I am particular about giving these figures in detail, for at some of the meetings of the Company there was the usual angry “heckling” of the directorate regarding losses; and there were not lacking those who alleged that Irving was in some way to blame for the result. But I am bound to say that when, at the meeting in 1903, I thought it necessary to put a stop to such misconception and gave the rough figures showing the results of his playing during the time the contract existed, my statement was received even by the disappointed shareholders with loud and continuous cheers—the only cheers which I ever heard at a meeting of the Company. I honestly believe that there was not one person in the room who was not genuinely and heartily glad to be reassured from such an authoritative source as myself as to Irving’s position with the Company.

The cancellation of the contract between Irving and the Lyceum Theatre Company was in no way due to any fault or default of his. It became necessary solely because the Company was unable to fulfil its part. The London County Council, in accordance with some new regulations, called on the Company to make certain structural alterations in the theatre. The directors said they could not afford to make them as their funds were exhausted; and so the theatre had to remain closed. At that time Irving had already undertaken vast responsibilities with regard to the play of Dante, for which he had made contracts with painters and costumiers, and had engaged artists. It was vitally necessary that he should have a theatre wherein to play; and so there was no alternative but to annul the contract. Even as it was, he had to take on his own shoulders the whole of the vast cost of the production upon which he had entered as a joint concern.

In fine, Irving’s dealings with the Company may be thus summed up. He received in all for his property, lease, goodwill, fixtures, furniture, the use of his stock of scenery and properties, and a fourth of his profits elsewhere, £39,000 paid as follows: cash, £26,500; shares, £12,500. He repaid by his work £29,000 in cash. The shares he received proved valueless. [6] He gave, in fact, his property and £2500 for nothing;—and he lost about two years of his working life.

6. The preference shares at the break-up sold for, as well as I remember, seven pence for each fully paid share of one pound sterling. He would never sell his shares lest his doing so might injure the property of the Company. They were only parted with at the winding-up, when the Receiver sold, on his own authority, all unapplied-for shares.

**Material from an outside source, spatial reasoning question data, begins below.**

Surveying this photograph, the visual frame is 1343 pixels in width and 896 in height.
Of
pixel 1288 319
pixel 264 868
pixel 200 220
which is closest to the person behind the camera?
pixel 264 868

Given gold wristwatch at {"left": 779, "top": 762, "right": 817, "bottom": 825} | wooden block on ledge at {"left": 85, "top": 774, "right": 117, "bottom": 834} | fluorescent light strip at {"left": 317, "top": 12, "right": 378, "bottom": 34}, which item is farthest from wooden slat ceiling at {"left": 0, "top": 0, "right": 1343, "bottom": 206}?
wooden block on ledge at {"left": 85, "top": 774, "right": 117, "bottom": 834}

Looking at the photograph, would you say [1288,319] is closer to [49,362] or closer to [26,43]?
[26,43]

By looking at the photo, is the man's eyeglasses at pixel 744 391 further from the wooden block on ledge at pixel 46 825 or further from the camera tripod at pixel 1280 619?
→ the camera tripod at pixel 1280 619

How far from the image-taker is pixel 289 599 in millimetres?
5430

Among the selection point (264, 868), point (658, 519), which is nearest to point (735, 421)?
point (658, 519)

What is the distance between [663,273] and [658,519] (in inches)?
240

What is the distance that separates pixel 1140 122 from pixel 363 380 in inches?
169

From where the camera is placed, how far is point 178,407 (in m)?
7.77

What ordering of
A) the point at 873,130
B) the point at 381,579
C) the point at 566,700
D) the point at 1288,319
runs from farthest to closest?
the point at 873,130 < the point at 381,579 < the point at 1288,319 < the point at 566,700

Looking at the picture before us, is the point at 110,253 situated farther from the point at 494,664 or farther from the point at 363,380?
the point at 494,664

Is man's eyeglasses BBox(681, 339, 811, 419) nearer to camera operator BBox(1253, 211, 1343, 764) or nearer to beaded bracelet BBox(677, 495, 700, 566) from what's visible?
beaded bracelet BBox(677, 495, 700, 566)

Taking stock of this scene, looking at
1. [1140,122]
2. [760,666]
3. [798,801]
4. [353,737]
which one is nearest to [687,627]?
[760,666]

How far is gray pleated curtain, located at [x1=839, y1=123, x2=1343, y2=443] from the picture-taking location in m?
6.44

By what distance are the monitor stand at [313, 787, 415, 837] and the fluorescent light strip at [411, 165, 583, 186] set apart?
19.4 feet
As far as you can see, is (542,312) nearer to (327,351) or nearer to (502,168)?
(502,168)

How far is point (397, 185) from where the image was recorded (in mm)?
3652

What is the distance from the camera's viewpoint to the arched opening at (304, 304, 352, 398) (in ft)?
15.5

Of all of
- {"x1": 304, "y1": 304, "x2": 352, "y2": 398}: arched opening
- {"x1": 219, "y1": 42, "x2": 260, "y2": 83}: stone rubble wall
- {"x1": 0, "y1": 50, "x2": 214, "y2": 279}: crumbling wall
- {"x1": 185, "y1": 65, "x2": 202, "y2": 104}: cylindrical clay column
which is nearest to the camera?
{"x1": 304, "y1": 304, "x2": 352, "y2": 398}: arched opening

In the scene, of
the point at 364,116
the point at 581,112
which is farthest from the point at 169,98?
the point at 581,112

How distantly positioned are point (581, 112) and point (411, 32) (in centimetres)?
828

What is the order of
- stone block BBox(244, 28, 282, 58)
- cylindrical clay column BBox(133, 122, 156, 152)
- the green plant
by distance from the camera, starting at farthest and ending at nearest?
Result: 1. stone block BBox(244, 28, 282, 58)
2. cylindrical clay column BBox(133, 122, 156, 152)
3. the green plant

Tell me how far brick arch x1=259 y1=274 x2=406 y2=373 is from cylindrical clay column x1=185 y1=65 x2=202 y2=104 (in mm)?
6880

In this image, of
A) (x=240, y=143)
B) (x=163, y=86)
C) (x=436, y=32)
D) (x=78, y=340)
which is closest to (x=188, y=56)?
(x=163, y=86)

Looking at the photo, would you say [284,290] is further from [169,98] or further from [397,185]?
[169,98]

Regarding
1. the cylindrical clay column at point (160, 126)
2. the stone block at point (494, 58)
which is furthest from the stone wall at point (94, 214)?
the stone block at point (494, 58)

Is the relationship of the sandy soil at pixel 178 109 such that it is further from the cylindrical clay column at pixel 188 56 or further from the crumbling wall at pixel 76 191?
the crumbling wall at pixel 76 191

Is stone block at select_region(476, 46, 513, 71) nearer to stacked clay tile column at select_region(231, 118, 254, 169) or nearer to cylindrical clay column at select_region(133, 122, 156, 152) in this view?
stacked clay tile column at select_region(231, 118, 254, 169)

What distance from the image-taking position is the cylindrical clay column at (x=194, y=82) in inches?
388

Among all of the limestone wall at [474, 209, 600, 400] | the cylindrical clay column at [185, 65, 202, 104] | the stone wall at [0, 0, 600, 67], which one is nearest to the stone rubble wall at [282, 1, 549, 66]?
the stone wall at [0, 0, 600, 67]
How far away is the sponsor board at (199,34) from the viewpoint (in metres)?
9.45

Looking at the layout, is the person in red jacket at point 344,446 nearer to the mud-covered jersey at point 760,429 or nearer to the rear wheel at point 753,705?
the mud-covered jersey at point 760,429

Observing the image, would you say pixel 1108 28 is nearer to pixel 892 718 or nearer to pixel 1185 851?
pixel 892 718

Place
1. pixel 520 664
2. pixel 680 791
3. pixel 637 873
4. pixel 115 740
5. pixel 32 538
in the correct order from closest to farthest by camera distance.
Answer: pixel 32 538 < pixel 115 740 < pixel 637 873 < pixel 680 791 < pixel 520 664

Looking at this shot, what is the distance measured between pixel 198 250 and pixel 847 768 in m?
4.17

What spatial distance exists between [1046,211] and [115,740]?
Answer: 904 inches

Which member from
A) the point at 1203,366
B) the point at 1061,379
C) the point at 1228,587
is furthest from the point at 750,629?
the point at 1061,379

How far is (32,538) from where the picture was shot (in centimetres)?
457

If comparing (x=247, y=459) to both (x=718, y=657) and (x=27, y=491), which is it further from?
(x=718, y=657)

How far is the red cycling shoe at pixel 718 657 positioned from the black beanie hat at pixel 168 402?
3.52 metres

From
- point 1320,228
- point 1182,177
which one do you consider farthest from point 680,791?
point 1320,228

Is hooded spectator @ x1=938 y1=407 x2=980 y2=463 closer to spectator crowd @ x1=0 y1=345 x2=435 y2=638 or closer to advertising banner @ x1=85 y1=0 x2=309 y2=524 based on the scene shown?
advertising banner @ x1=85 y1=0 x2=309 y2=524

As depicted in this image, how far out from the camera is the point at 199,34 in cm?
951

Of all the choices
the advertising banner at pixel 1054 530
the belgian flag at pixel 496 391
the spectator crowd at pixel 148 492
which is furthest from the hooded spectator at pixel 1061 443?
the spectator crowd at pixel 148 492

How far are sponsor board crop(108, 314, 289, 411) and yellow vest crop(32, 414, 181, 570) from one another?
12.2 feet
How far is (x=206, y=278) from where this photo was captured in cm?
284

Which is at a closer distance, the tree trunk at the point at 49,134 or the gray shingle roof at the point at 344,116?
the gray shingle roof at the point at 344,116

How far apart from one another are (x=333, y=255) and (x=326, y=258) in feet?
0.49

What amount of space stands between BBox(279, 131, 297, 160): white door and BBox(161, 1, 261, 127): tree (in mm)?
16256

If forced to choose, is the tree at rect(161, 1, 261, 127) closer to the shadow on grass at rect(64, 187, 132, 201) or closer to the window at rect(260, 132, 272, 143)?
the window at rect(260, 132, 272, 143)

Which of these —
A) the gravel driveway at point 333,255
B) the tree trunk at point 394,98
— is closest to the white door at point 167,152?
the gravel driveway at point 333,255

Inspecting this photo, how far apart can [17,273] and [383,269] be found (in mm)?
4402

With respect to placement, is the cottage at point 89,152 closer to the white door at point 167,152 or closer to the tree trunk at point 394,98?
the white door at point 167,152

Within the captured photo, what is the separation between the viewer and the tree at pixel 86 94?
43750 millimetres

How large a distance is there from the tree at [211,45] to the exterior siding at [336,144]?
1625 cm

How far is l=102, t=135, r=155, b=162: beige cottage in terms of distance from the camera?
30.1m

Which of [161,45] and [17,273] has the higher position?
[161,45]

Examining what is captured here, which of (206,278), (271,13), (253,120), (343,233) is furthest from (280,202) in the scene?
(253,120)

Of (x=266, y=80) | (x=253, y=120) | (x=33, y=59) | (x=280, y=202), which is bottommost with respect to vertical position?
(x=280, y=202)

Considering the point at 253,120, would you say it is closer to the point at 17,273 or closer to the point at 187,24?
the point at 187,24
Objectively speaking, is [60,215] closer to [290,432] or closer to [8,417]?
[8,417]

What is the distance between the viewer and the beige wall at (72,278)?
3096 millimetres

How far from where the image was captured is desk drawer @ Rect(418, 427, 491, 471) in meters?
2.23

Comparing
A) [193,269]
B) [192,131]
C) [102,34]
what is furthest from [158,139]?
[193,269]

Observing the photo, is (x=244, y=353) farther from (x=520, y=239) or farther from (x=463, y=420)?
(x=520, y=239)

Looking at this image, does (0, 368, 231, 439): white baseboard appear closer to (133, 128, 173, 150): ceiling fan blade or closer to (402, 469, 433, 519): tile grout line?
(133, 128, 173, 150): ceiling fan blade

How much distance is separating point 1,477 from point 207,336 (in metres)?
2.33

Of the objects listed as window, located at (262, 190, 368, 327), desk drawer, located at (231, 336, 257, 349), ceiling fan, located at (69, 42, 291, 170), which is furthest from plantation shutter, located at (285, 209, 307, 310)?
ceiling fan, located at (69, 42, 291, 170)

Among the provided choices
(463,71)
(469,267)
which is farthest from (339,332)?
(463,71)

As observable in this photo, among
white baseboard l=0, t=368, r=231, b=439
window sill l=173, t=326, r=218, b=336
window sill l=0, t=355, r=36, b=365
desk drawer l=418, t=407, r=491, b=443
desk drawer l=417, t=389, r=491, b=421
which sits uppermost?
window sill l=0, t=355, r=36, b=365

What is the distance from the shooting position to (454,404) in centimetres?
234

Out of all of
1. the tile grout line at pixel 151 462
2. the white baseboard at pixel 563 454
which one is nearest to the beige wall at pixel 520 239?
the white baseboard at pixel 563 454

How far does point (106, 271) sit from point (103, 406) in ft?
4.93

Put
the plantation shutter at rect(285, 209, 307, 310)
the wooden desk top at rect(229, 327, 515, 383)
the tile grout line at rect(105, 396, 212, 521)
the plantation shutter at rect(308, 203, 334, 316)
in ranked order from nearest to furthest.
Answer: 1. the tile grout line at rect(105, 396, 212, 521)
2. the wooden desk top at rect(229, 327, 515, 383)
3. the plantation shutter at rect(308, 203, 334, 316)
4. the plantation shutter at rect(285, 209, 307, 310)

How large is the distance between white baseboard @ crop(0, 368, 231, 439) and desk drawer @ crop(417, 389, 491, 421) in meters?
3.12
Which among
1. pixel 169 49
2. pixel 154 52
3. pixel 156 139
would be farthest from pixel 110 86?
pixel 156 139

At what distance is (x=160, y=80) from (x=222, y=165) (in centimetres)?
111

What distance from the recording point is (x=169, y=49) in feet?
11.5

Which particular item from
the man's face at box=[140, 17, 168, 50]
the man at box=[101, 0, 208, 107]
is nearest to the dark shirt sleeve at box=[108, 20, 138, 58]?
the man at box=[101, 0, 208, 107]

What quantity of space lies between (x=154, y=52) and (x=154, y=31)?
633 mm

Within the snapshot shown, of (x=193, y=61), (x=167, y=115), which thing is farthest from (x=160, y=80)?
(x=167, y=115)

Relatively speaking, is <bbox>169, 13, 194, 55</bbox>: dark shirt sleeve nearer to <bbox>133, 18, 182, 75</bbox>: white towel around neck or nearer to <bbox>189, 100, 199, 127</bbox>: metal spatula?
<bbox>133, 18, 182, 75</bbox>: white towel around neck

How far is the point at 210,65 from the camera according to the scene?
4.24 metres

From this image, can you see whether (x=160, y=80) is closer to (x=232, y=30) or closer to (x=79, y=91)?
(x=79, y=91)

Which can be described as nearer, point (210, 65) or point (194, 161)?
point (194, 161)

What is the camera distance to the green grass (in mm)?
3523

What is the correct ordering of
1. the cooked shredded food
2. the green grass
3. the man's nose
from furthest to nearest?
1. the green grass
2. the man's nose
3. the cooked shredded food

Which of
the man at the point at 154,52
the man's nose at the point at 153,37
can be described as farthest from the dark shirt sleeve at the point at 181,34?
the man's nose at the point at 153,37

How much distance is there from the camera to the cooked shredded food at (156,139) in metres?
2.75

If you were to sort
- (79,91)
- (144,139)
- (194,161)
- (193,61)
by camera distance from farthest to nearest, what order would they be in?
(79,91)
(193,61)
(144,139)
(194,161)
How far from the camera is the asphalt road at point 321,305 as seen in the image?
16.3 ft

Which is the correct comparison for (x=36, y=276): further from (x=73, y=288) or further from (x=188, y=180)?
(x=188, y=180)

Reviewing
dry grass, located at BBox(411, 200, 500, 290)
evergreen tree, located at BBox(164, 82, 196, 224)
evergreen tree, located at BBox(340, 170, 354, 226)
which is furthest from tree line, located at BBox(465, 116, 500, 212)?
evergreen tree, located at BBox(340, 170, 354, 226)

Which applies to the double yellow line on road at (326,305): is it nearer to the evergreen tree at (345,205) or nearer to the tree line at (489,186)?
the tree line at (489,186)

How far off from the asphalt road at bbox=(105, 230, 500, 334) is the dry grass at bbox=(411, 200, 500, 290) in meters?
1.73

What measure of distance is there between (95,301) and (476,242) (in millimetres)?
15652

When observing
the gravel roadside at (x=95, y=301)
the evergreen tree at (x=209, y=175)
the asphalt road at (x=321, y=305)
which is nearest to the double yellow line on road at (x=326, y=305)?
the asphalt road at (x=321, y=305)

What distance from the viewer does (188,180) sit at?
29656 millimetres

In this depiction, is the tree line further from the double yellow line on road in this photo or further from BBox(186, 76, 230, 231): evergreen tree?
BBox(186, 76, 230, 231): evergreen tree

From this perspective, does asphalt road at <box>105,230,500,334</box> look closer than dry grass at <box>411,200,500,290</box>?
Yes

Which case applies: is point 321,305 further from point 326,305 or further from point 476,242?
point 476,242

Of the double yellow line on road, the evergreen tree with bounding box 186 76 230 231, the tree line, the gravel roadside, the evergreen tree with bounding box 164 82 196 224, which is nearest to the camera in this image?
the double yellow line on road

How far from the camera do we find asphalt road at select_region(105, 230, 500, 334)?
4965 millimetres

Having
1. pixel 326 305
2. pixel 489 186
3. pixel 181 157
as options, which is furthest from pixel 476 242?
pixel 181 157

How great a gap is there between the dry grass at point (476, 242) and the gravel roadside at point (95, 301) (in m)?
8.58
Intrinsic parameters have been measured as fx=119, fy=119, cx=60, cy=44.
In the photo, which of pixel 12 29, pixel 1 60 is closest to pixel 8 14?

I should like to say, on my own account, and for my own protection, inasmuch as I was Sir Henry Irving’s business manager, that from first to last I had absolutely no act or part in the formation of the Lyceum Theatre Company—in its promotion, flotation, or working. Even my knowledge of it was confined to matters touched on in the contract with Irving. From the first I had no information as to its purposes, scope or methods, outside the above. I did not take a single share till it began to look queer with regard to its future; I then bought from a friend five shares for which I paid par value. This I did in order that I might have a right to attend the meetings. Later, in 1903, when shares were selling at all sorts of prices I bought some in the open market. This was simply as a speculation, as I regarded the freehold of the Lyceum as a valuable property which might eventually realise a price which would make my investment at the prevailing figures a good one. These shares I protected on the winding-up and reconstruction of the Company with an assessment of 25 per cent. of their face value. But finally, seeing the conditions under which the new Company was about to work, I sold them in the usual way through my broker.

As a matter of fact I was on the Atlantic or in America at the time the parent company or syndicate—to whom it was that Irving had sold his property—was formed. When I arrived home this association had become merged in the Lyceum Theatre Company which had been floated, and of which the whole capital had been subscribed. Not for nearly a year afterwards did I even see a copy of the prospectus of the Company.